WHAT YOU SHOULD DO: Repeat the records exactly as given. Do not include the pictures.

### MATERIAL SHOWN

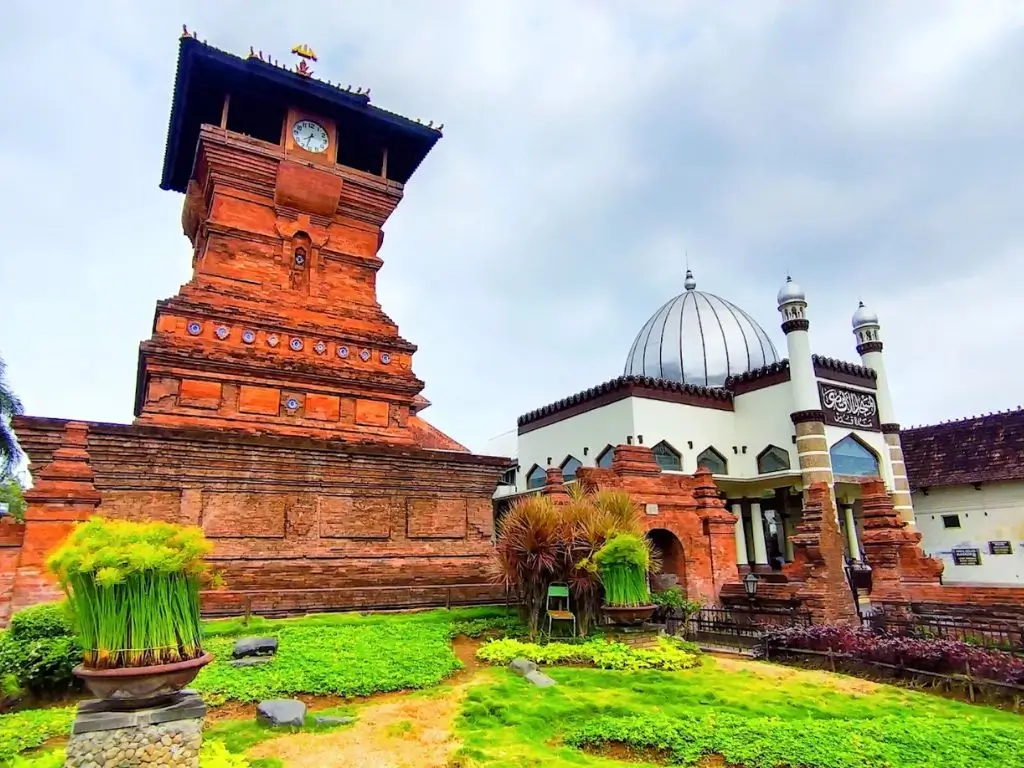 wisata religi jawa tengah masjid menara kudus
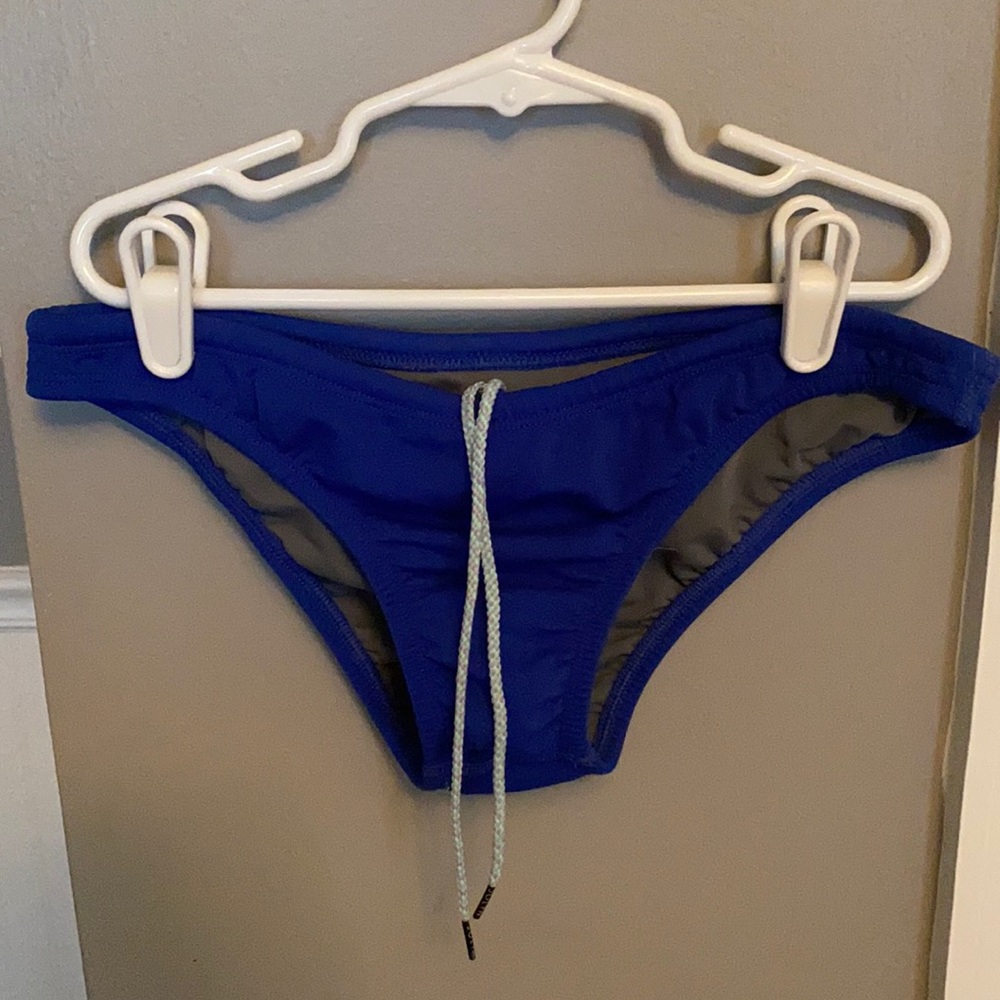 Bikini bottoms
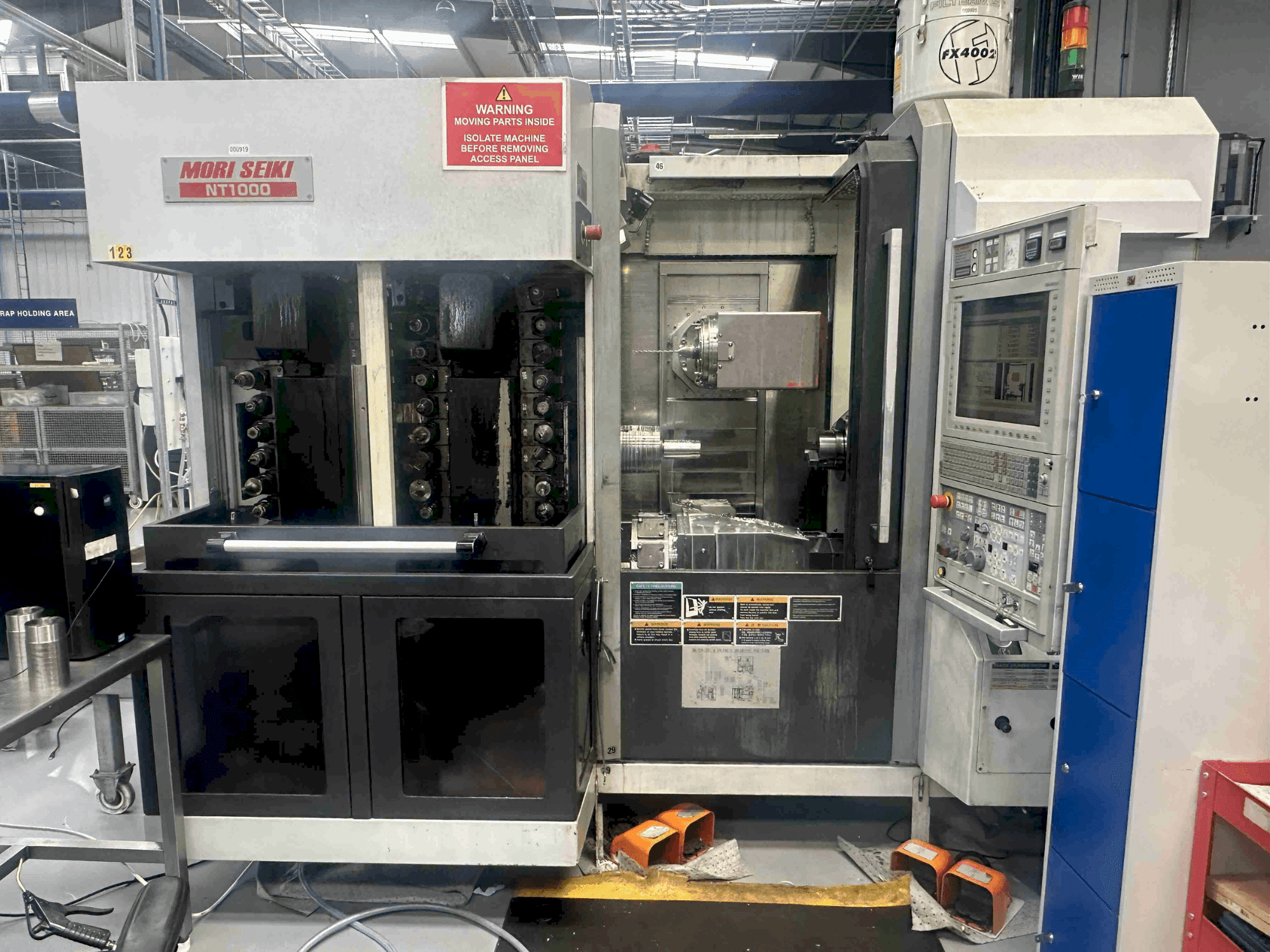 Makine  MORI SEIKI NT1000SZM - Önden görünüm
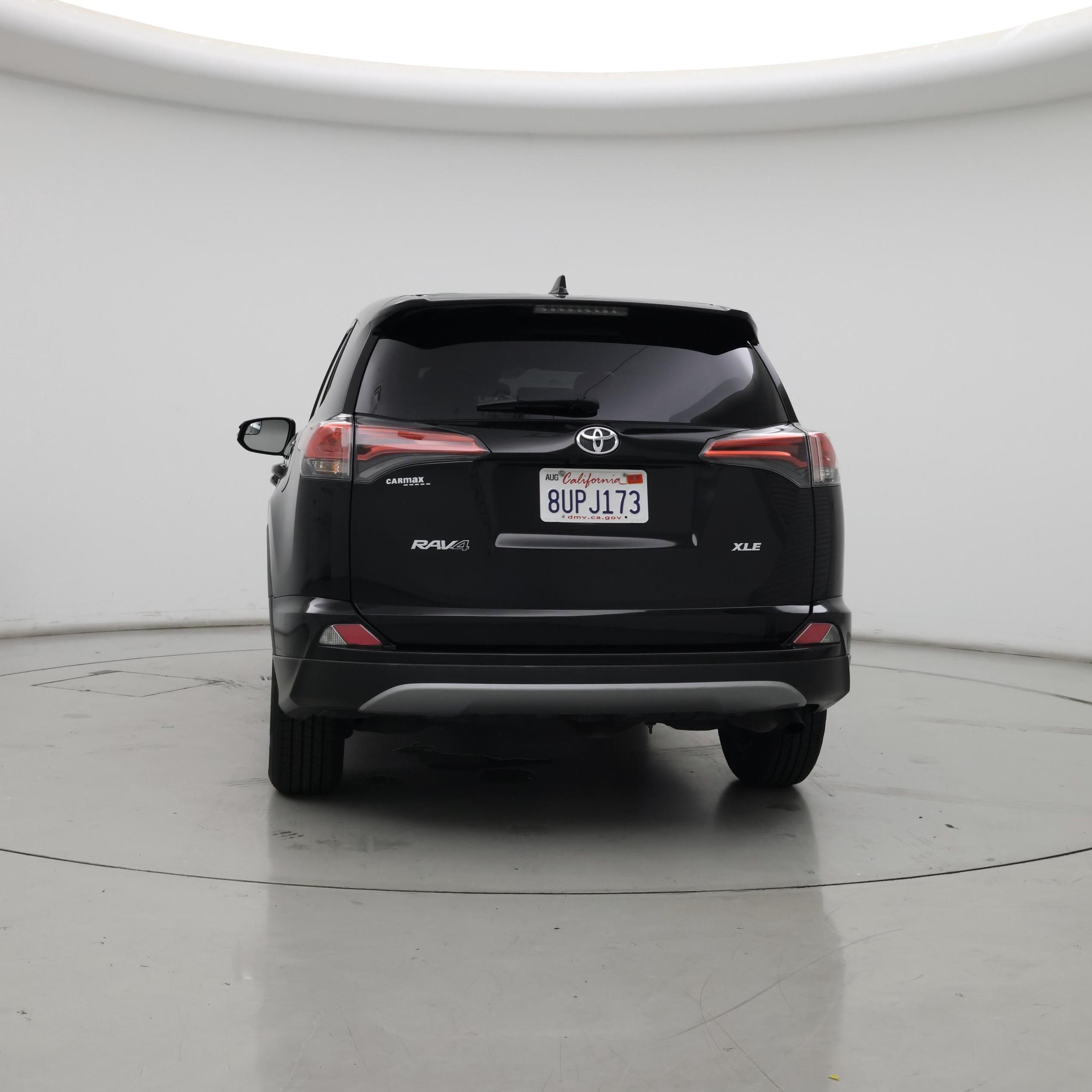 Thumbnail: 2017 Toyota RAV4 - 6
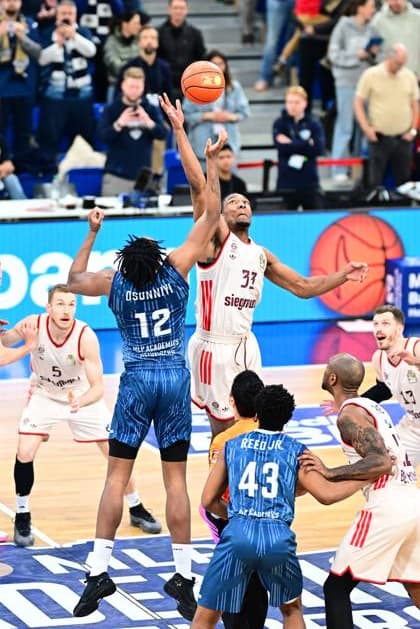 RECORD DATE NOT STATED Szene mit David McCormack (33; FC Bayern Basketball), Vladimir Lucic (11; FC Bayern Basketball), Niels Giffey (5; FC Bayern Basketball), Osun Osunniyi (12; MLP Academics Heidelberg) und Eric Reed Jr. (43; MLP Academics Heidelberg) in Aktion easyCredit BBL: MLP Academics Heidelberg – FC Bayern München Basketball - 08.02.2026 Copyright: xMichaelxGelhardtx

######

EXERCISE OUTPUT:
 wisata religi jawa tengah masjid menara kudus
 Bikini bottoms
 Makine  MORI SEIKI NT1000SZM - Önden görünüm
 Thumbnail: 2017 Toyota RAV4 - 6
 RECORD DATE NOT STATED Szene mit David McCormack (33; FC Bayern Basketball), Vladimir Lucic (11; FC Bayern Basketball), Niels Giffey (5; FC Bayern Basketball), Osun Osunniyi (12; MLP Academics Heidelberg) und Eric Reed Jr. (43; MLP Academics Heidelberg) in Aktion easyCredit BBL: MLP Academics Heidelberg – FC Bayern München Basketball - 08.02.2026 Copyright: xMichaelxGelhardtx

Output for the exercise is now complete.